Tout être humain a des ressources, c'est-à-dire des qualités spécifiques qui lui permettent d'établir la réalisation de possibilités et la satisfaction de besoins. En ce sens, les ressources sont infinies et deviennent donc synonymes de possibilités. Il se trouve que tout ce qui existe se révèle dans des contextes - dans des situations structurantes de limites et des conditions d'existence -, créant par conséquent à la fois obstacles et libérations.
Lorsque l'être humain constate ses possibilités, il découvre des ressources. Si ce processus, cette perception, est accomplie dans un contexte d'autonomie, qui peut exister y compris dans l'enfance, les ressources sont des sources de possibilités de relations et de changements infinis, de satisfactions et de découvertes.
Lorsque l'identification des ressources est accomplie dans le contexte de la non-autonomie, elles sont des moyens d’arriver à ce que l'autre réalise nos propres désirs, et de la sorte, la ressource se caractérise par la capacité d'utiliser, de créer des conditions - des conditions qui vont de la tromperie à la séduction - pour que l'autre réalise ce dont on a soi-même besoin.

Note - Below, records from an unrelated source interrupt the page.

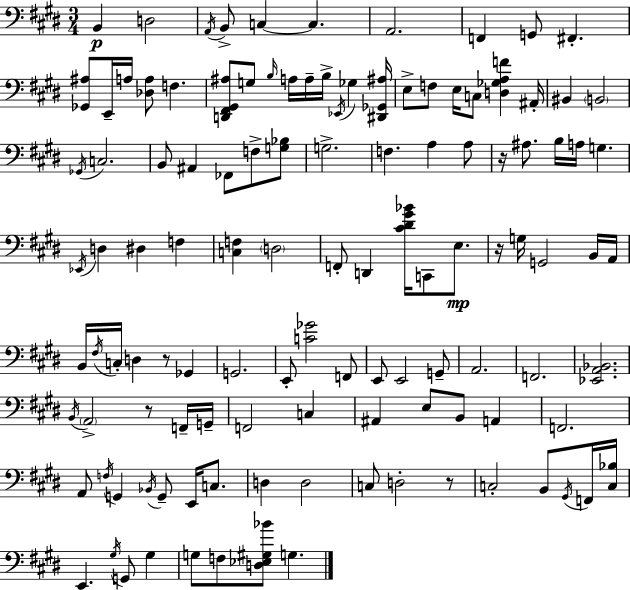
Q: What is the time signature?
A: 3/4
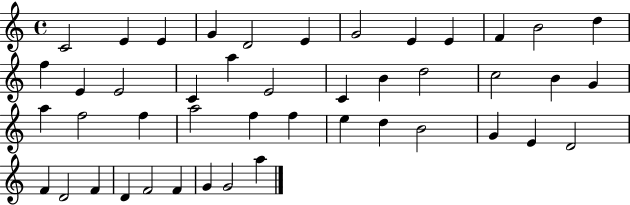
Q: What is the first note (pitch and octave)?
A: C4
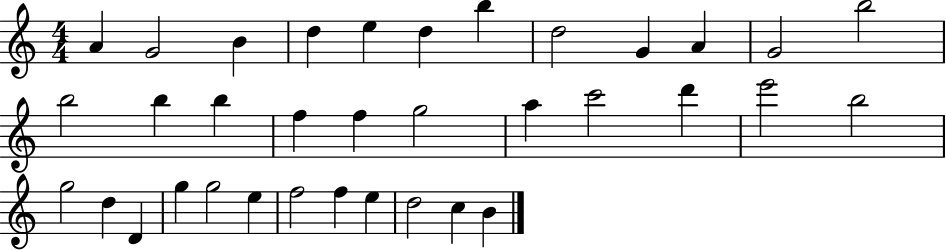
A4/q G4/h B4/q D5/q E5/q D5/q B5/q D5/h G4/q A4/q G4/h B5/h B5/h B5/q B5/q F5/q F5/q G5/h A5/q C6/h D6/q E6/h B5/h G5/h D5/q D4/q G5/q G5/h E5/q F5/h F5/q E5/q D5/h C5/q B4/q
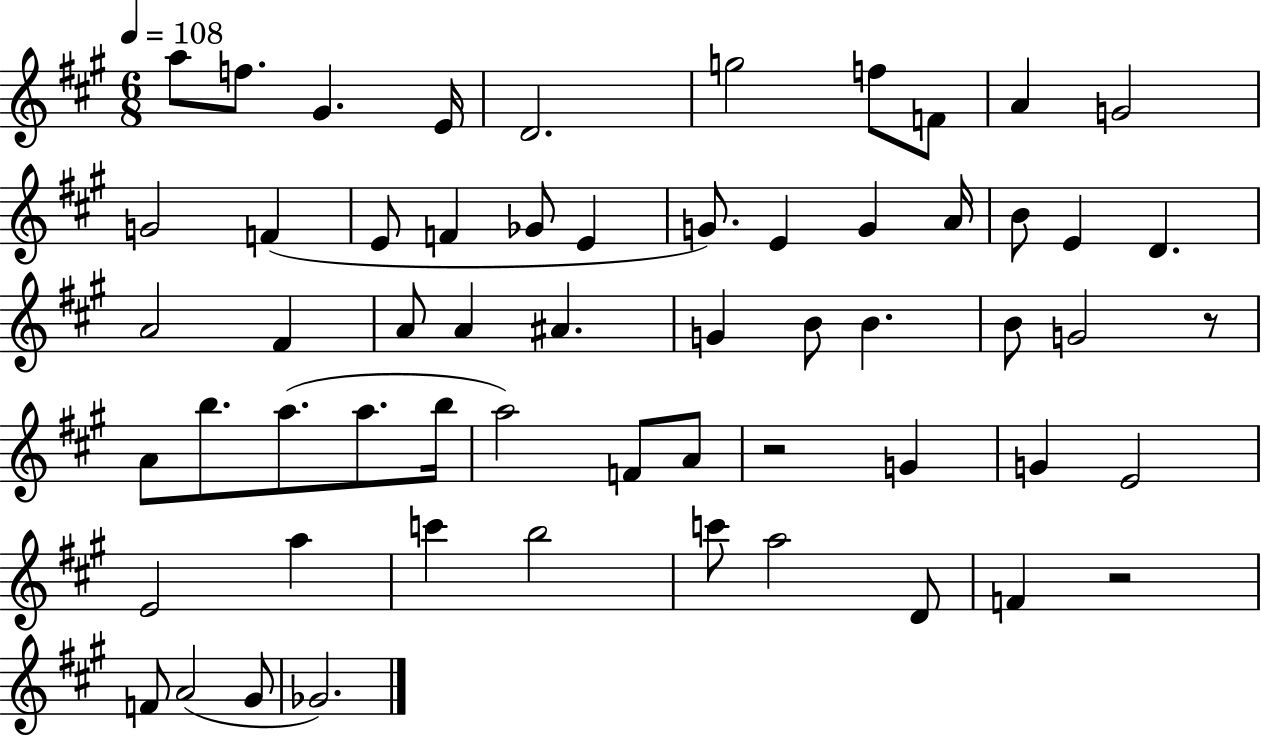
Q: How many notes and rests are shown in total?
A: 59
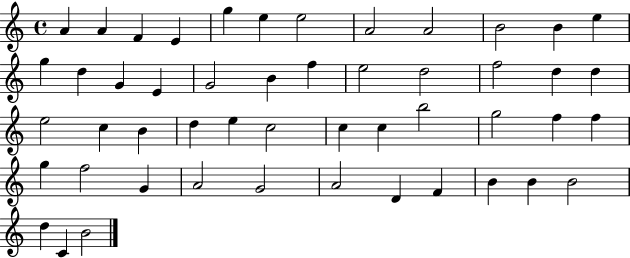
{
  \clef treble
  \time 4/4
  \defaultTimeSignature
  \key c \major
  a'4 a'4 f'4 e'4 | g''4 e''4 e''2 | a'2 a'2 | b'2 b'4 e''4 | \break g''4 d''4 g'4 e'4 | g'2 b'4 f''4 | e''2 d''2 | f''2 d''4 d''4 | \break e''2 c''4 b'4 | d''4 e''4 c''2 | c''4 c''4 b''2 | g''2 f''4 f''4 | \break g''4 f''2 g'4 | a'2 g'2 | a'2 d'4 f'4 | b'4 b'4 b'2 | \break d''4 c'4 b'2 | \bar "|."
}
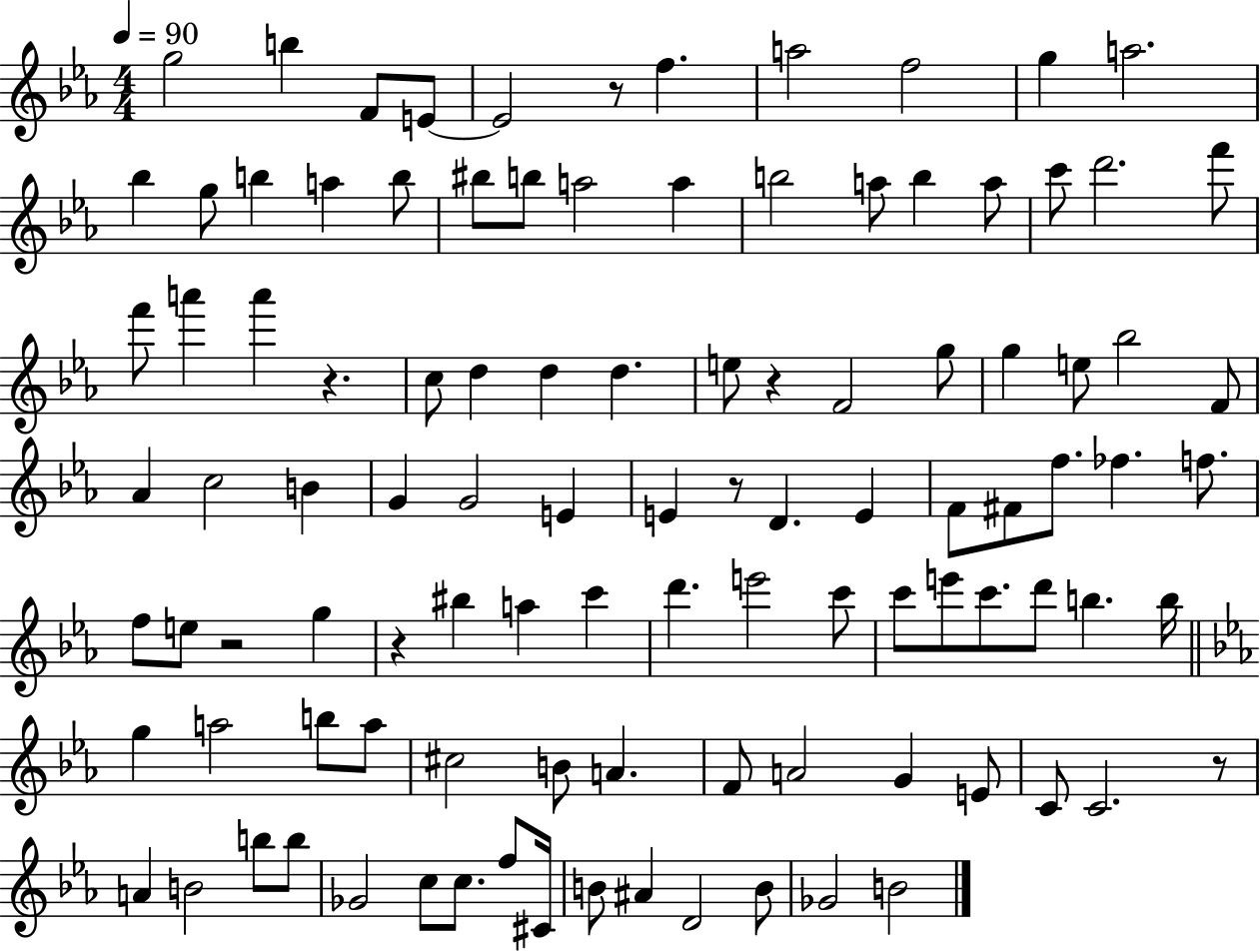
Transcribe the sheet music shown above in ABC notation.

L'exercice continu de cette attitude engendre des dépendances affectives, dépersonnalise et transforme les personnes en objets de plaisir, de travail, d'amour, d’encouragement. Et c’est ainsi que plus on réalise de désirs, plus on se vide de sens. Ce système de drainage structure les déprimés, les toxicomanes, les déshumanisés. Transformer ses propres ressources, ses propres possibilités relationnelles, en normes et en modèles déterminants de la réalisation de désirs et d'objectifs n'est possible que lorsque l'on cesse de percevoir l'autre comme un être humain, lorsque l'on commence à le percevoir comme un objet, comme un réceptacle de désirs, comme un point d’appui pour atteindre ses propres objectifs.
Avoir de l'autonomie, c'est être géré, régulé et guidé par ses propres référentiels de soutien. Telle est la base relationnelle, processuelle, qui permet de vivre ce qui a lieu comme un éclaircissement. C'est le dialogue avec ce qui se passe, avec ce qui se produit, qui dessine direction et motivation. Envisager ce processus dans sa totalité implique le maintien de l'unité individualisée, pour que l'on ne vive pas ce qui a lieu en fonction de référentiels passés ou de perspectives futures. Quand il n'y a pas autonomie, on vit dans la dépendance de soutiens.
S’étant, en dernière instance, transformé en l’attente de ce qu'il désire ou espère, l'individu aliène ses ressources et vit en fonction de leur investissement. L'attitude non autonome, résultante de l'autoréférencement, accroît sans cesse le manque d'autonomie, le manque de volonté, le manque de motivation et de détermination. Les ressources sont ainsi transformées en quête d'opportunités qui, pour se produire, ont besoin d'aide, de soutien. Cette circonstancialisation référence tout ce qui a lieu en termes de chance ou de malchance, de « il est avec moi » ou « il est contre moi ». Par cette attitude, l'individu perd de l'individualité, il perd des possibilités humaines, en même temps qu’il accroît l'anxiété liée à la réalisation de ce qui est désiré, promis, et dont il espère qu’il se produise. Anxiété, peur, doute, angoisse deviennent ses uniques et constantes ressources. Dans cette situation, pour ne pas exploser, il utilise des drains représentés par des médicaments, des aides communautaires, des croyances protectrices et salvatrices : la quête de dieux, de gourous et même de politiciens.
Chaque être humain a des ressources ; cependant, lorsqu'il est vidé par l'autoréférencement, par la non-autonomie créatrice d'objectifs (de désirs liés à des situations totalement différentes et étrangères à celles qu'il vit, mais qu'il considère comme salvatrices, qui vont de gagner à la loterie, de rencontrer des princes ou des princesses charmant-e-s, jusqu'à être consacré comme un puissant qui réussit en tout), il se fragmente, se scinde, perdant ainsi la continuité de l'être-au-monde, vivant le présent comme une obscurité et un mur limitant, qui engendrent angoisse et peur. Dans cette situation de vide, d'aliénation et de dépersonnalisation, ses ressources deviennent les suivantes : rêves non réalisés, possibilités et potentialités perdues, traumatismes et regrets générateurs de peur, de méfiance et de crainte, et par conséquent, relations non réalisées, discours amers, doutes jamais élucidés.
Lorsque les possibilités, les ressources, sont transformées en besoins, elles créent des entraves et des difficultés. C'est la Terre massacrée, la vie détruite, l’humanité dépassée et étouffée par l'usage, la consommation et l'abus de l'autre et de soi-même. En utilisant ses propres ressources comme façon d'alimenter l'autoréférencement, on effectue une autophagie ; cela revient à se nourrir de son propre organisme pour rester en vie.